Inference with VNet not running - RuntimeError in aborted thread
thecobb opened this issue · 18 comments
I'm getting an error when trying to use VNet with a folder than has the tiff files corresponding to a whole brain scan of a cleared brain from a Lavision Ultramiscrope II stitched together using Imaris and resaved as an image sequence using FIJI to shorten the filename. I've also tried other models and have gotten different issues but am less concerned about resolving them since having VNet working would be sufficient.
The system I am using is a Windows 10 workstation with an AMD 5950x and Nvidia 3090TI with 128GB RAM and 2 TB SSD with 1 TB available. In the error below, it is using the CPU implementation but I have encountered the same error using an implementation where I had the GPU-enabled Pytorch installed.
The output of the terminal in text is pasted below. Below that are screenshots of the settings and terminal output itself.
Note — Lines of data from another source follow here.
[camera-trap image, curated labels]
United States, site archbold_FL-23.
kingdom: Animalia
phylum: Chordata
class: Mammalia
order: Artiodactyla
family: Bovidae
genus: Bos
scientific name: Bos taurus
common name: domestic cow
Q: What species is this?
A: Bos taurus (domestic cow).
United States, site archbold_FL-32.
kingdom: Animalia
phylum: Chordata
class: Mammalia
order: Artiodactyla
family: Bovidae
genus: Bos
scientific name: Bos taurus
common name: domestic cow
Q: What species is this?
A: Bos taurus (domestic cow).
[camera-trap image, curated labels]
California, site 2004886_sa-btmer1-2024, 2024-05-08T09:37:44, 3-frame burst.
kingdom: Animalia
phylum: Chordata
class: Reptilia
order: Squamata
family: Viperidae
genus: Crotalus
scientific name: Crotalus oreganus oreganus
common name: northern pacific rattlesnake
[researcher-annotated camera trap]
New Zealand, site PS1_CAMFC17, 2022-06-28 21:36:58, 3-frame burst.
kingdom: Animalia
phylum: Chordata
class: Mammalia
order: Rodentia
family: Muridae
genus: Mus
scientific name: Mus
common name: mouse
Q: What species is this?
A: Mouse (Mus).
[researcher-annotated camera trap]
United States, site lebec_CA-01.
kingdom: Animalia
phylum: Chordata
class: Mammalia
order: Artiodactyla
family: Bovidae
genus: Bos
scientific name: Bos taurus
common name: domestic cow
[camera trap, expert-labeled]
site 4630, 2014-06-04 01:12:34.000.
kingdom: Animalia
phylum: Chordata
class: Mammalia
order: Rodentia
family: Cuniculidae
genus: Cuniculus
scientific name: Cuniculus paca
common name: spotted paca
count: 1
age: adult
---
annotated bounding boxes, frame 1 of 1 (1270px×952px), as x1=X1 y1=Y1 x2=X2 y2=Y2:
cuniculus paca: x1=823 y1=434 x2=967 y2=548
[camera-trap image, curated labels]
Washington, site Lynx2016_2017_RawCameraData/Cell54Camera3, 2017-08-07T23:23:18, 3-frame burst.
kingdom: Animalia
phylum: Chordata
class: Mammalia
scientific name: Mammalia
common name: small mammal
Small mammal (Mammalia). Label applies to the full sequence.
(cellseg) C:\Users\free_\Documents\GitHub\CellSeg3d>napari
C:\Users\free_
C:/irfp_rename
Starting...
Using cpu device
Using torch :
1.11.0+cpu
Downloading the model from the M.W. Mathis Lab server http://deeplabcut.rowland.harvard.edu/cellseg3dmodels/VNet.tar.gz....
168828928B [00:15, 10931902.90B/s]
OS is Windows
Worker started at 14:27:39
Saving results to : C:/results
Worker is running...
TIFFReadDirectory: Warning, Unknown field with tag 50838 (0xc696) encountered.
TIFFReadDirectory: Warning, Unknown field with tag 50839 (0xc697) encountered.
TIFFReadDirectory: Warning, Unknown field with tag 50838 (0xc696) encountered.
TIFFReadDirectory: Warning, Unknown field with tag 50839 (0xc697) encountered.
C:\Users\free_\Anaconda3\envs\cellseg\lib\site-packages\superqt\utils_qthreading.py:183: RuntimeWarning: RuntimeError in aborted thread: Can't downcast to a specialization of MetaDataObject!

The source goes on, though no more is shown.